After graduation, Hall worked at a local chemical company. It was then that the power of an idea would begin to formulate into a new career choice. "I started Tamaya Chemical Corporation because the market had a need for supply," Hall said. "Someone that I worked with previously at my first job had gone back to Chile and made me aware of the new mines being developed. We started to produce and market products and it took off."

Hall then founded a second company, Quad Chemicals, which sells nitrogen chemicals.

Having a technical background has given Hall an added advantage. "I'm on the commercial side of things, but when issues come up about what chemicals are purchased, I am aware that there are other derivatives of those chemicals," she said.

Running two companies proves Hall is still up to challenges in the science field. "At the beginning of my career, there were less than 5% women present, for example, at industry meetings," she said. "However, today I see 30% to 40%, so that's a huge change in 30 years."

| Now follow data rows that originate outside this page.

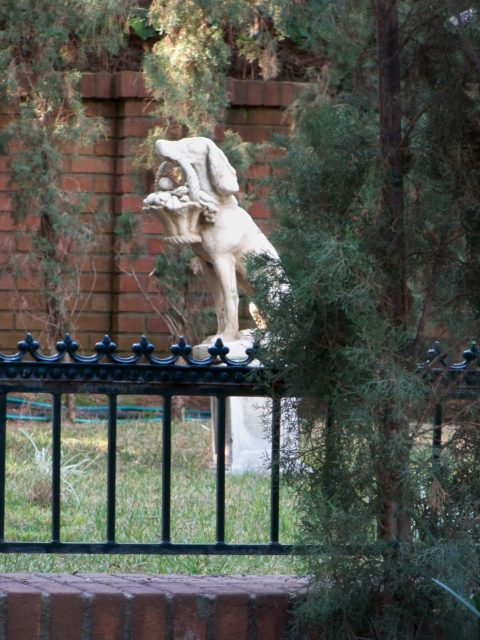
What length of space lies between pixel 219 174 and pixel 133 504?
2395mm

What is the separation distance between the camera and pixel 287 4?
2857 mm

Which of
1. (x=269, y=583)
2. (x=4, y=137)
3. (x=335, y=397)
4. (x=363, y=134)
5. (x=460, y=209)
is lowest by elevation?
(x=269, y=583)

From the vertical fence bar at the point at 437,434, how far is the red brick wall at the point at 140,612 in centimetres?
51

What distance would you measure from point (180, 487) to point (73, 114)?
3857 millimetres

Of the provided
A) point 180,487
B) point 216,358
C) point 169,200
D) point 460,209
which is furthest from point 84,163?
point 460,209

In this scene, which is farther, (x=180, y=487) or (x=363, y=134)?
(x=180, y=487)

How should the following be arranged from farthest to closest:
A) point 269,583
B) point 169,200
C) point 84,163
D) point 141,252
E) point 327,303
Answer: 1. point 84,163
2. point 141,252
3. point 169,200
4. point 269,583
5. point 327,303

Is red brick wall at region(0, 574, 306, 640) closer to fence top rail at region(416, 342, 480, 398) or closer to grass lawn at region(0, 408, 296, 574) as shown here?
grass lawn at region(0, 408, 296, 574)

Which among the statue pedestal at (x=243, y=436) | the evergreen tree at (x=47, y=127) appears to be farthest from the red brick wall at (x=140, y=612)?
the evergreen tree at (x=47, y=127)

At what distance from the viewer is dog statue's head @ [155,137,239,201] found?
23.0 feet

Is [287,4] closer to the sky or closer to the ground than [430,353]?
closer to the sky

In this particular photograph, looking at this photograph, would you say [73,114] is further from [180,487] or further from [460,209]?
[460,209]

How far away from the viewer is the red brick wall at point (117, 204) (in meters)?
10.3

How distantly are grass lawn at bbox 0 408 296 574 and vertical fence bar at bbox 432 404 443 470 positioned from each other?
24.3 inches
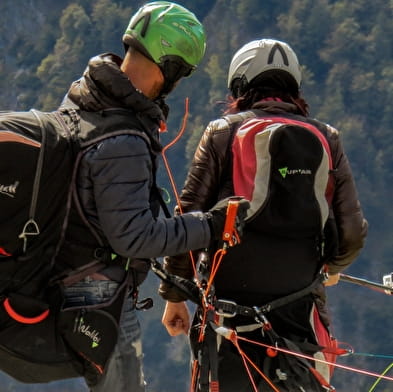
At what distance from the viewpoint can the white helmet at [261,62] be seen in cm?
384

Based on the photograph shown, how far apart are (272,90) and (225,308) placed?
868mm

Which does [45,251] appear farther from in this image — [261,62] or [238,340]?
[261,62]

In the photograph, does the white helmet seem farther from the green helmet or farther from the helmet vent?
the green helmet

She thinks more women are choosing science careers and hopes more females capitalize on their unique approach to challenges. "I think men and women have different problem-solving skills and different ways of approaching things, and I think both men and women add a lot of value in the workforce," Hall said.

Hall has advice for the next generation of female scientists: "If you take the time to find yourself a mentor, there are plenty of women to help pull you up." She notes that most of the industry associations have women's breakfasts, cocktails and formal networking events to help facilitate mentorships.

Hall credits ODU for her success. "I love ODU, and I use my education every day," she said. "The programs at ODU are solid, and I think that if students decide where to go based on the program they decide to enter, I think they'll choose ODU."

Hall finds the time to give back to her alma mater. She serves on the College of Sciences Advisory Board and has purchased two elements on the "Elements of Giving" periodic table located on the first floor of the New Chemistry Building. Each element purchased will help build an endowment for student success in the Department of Chemistry and Biochemistry.

"I have always felt thankful that ODU was my destiny school and helping up and coming Monarchs reach their destiny is my way of giving back," Hall said.